Monday, August 4, 2008

Conspiracy Theories

Russians show U.S. conspiracy theorists a thing or two


In case you were worried, the past few weeks in Russia have proven that American exceptionalism doesn’t mean that Americans are exceptionally illogical. 

First, there was the episode last month in which the operators of a failing adventure sports business in southern Russia attached a donkey to a parachute and forced the braying animal to go parasailing, putting it “in obvious distress” and causing children to cry on the beach below. That’s some Darwin Award-worthy ingenuity at work, though, in this case, it was the donkey who suffered most, after the parachute dragged it along the ground for “several meters.”

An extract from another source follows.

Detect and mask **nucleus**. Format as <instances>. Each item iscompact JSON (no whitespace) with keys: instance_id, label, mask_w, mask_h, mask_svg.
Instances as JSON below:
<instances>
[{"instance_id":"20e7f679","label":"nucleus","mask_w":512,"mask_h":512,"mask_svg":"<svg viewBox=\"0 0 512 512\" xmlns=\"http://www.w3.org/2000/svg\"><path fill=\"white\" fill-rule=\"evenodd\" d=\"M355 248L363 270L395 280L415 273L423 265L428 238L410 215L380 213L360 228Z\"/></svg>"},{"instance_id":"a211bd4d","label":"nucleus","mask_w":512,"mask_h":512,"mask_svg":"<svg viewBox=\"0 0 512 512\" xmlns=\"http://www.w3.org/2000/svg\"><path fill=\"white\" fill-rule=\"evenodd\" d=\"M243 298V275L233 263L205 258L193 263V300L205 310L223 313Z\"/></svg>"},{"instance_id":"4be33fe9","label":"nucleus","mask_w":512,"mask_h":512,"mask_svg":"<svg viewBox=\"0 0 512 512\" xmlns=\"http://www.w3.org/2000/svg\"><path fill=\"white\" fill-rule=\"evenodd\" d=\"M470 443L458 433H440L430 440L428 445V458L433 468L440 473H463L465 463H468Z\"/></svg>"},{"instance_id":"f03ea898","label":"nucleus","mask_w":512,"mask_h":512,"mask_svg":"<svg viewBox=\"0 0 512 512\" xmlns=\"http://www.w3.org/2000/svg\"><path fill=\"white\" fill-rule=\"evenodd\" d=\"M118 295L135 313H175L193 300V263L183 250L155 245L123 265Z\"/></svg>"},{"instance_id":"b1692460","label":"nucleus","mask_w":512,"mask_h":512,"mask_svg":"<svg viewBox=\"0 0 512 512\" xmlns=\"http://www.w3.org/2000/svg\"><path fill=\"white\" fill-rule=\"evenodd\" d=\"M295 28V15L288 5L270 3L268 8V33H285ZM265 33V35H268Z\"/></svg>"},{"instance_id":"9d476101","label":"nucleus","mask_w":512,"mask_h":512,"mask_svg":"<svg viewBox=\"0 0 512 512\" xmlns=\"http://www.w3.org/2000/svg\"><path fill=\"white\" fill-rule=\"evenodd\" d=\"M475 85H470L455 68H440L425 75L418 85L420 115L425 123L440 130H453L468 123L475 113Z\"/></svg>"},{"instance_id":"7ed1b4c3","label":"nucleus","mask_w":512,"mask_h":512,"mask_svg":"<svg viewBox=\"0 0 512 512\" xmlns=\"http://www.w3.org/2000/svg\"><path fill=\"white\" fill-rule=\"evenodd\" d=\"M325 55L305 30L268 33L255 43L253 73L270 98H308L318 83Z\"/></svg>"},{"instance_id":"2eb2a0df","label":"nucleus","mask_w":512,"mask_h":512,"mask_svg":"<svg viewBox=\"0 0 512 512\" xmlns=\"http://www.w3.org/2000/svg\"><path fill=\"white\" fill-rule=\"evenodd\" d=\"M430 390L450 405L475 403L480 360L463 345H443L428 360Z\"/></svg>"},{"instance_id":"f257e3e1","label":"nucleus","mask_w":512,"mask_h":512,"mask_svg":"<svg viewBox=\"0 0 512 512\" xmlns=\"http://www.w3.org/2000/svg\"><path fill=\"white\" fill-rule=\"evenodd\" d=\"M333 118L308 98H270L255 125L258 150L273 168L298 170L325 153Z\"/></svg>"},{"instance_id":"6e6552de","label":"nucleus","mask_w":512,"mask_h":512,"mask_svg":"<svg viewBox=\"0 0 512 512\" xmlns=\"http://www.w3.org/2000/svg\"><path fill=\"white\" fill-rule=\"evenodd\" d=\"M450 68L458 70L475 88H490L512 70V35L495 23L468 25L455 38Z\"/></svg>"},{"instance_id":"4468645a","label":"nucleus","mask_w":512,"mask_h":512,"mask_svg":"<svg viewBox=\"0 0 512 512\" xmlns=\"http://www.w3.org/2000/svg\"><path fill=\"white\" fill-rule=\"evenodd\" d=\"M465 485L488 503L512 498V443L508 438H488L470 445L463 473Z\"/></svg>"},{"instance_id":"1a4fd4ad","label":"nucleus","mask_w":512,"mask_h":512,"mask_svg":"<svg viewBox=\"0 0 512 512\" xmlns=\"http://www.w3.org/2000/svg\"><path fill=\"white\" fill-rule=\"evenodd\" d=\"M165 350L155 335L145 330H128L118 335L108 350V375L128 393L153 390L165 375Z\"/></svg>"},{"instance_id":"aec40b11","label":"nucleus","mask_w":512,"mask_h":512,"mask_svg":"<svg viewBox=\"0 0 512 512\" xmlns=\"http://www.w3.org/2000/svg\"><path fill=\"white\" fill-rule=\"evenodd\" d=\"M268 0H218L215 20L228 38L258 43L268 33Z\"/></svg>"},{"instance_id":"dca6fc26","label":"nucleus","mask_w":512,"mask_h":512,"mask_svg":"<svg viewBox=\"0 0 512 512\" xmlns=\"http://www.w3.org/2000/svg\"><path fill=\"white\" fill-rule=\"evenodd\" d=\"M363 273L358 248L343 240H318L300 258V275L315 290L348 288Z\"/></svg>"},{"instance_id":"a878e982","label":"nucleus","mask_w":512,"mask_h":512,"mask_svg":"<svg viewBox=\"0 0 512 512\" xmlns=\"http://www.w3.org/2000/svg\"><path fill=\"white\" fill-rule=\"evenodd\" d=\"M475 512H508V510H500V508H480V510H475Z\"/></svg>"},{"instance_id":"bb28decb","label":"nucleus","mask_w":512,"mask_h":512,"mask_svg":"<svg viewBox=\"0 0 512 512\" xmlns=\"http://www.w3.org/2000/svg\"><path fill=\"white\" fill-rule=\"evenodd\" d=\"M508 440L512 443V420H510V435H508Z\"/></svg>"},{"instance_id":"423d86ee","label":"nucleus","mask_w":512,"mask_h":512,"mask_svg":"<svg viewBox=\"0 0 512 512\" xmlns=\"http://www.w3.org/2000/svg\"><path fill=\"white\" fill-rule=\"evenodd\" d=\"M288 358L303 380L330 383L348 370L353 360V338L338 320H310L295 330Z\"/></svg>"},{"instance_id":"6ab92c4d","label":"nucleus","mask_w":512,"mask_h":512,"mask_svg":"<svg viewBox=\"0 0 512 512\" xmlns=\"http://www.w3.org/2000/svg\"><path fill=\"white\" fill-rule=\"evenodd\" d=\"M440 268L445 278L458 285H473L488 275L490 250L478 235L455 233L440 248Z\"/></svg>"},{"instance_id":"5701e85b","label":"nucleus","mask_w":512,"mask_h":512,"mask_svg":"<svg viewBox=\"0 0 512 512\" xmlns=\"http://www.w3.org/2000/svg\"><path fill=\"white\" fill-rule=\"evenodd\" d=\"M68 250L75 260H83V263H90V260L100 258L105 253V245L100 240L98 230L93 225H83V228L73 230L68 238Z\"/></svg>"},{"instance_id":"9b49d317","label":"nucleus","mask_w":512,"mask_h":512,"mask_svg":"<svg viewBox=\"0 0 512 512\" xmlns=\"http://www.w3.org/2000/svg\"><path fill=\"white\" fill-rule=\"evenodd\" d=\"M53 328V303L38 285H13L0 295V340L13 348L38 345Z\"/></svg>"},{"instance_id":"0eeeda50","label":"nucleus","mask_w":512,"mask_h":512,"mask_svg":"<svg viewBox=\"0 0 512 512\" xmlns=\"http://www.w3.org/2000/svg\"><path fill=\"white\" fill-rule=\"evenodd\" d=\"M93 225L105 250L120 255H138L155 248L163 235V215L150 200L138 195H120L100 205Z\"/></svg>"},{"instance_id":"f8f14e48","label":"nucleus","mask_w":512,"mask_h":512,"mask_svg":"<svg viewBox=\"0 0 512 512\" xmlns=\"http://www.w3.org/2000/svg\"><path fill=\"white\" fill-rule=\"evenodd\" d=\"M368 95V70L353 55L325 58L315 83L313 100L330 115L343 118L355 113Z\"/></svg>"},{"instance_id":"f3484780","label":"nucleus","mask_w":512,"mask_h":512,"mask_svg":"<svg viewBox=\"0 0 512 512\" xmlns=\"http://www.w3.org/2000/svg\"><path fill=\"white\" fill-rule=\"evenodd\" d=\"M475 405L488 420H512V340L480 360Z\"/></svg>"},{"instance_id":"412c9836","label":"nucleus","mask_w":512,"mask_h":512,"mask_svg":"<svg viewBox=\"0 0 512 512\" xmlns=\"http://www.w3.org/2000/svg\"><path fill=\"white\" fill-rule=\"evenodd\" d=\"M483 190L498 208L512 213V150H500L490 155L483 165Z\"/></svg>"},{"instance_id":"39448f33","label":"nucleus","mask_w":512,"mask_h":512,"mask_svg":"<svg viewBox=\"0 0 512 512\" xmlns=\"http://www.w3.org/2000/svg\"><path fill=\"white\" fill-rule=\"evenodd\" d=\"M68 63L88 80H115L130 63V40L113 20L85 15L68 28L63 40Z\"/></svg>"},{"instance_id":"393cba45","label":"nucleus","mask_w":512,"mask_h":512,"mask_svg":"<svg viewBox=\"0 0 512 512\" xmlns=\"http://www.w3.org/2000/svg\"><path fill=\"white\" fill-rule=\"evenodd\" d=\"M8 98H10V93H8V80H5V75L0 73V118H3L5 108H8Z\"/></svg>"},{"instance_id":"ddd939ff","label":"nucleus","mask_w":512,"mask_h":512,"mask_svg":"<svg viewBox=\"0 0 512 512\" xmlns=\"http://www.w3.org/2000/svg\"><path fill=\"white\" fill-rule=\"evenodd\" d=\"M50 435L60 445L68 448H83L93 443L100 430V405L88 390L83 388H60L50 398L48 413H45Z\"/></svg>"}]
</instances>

Now there’s this: a Russian political scientist speculates that America might be using “climate-change weapons” against Russia, as Moscow endures extreme temperatures. It couldn’t, of course, be the tilt of the Earth, since Stalin corrected that back in the ’30s.

As Muscovites suffer record high temperatures this summer, a Russian political scientist has claimed the United States may be using climate-change weapons to alter the temperatures and crop yields of Russia and other Central Asian countries. 

In a recent article, Andrei Areshev, deputy director of the Strategic Culture Foundation, wrote, "At the moment, climate weapons may be reaching their target capacity and may be used to provoke droughts, erase crops, and induce various anomalous phenomena in certain countries."… 

In the article, Areshev voiced suspicions about the High-Frequency Active Aural Research Program (HAARP), funded by the U.S. Defense Department and the University of Alaska. 

HAARP, which has long been the target of conspiracy theorists, analyzes the ionosphere and seeks to develop technologies to improve radio communications, surveillance, and missile detection. 

Areshev writes, however, that its true aim is to create new weapons of mass destruction "in order to destabilize environmental and agricultural systems in local countries." 

Areshev's article also references an unmanned spacecraft X-37B, an orbital test vehicle the Pentagon launched in April 2010. The Pentagon calls X-37B a prototype for a new "space plane" that could take people and equipment to and from space stations. Areshev, however, alleges that the X-378 carries "laser weaponry" and could be a key component in the Pentagon's climate-change arsenal.

There are many in Russia who believe to the point of pathology that Russo-American rivalry still inspires America’s foreign policy establishment and the citizens it serves. In fact, while that may be true for many in the former Soviet Union and for some quarters in Washington, most Americans think all too little about their former enemy. I suppose, though, that could simply stoke the obsession -- the feeling that you’re being backed into a corner by an indifferent opponent. 

Whatever the explanation, this sort of thing makes you think about how America isn’t the only place where wacky conspiracy theorists -- from the Thirteenth Amendment people to the U.N.-phobes to the fringey parts of the Tea Party -- get dangerous amounts of attention, even respect. One might argue that the Areshev episode is worse, since a government-operated journal republished it, lending it credence. The Tea Party, after all, isn’t formally connected to the U.S. government… right?

No, the truth is that outrageous conspiracy theory is practiced all over the world. Which is all the more reason to worry about it.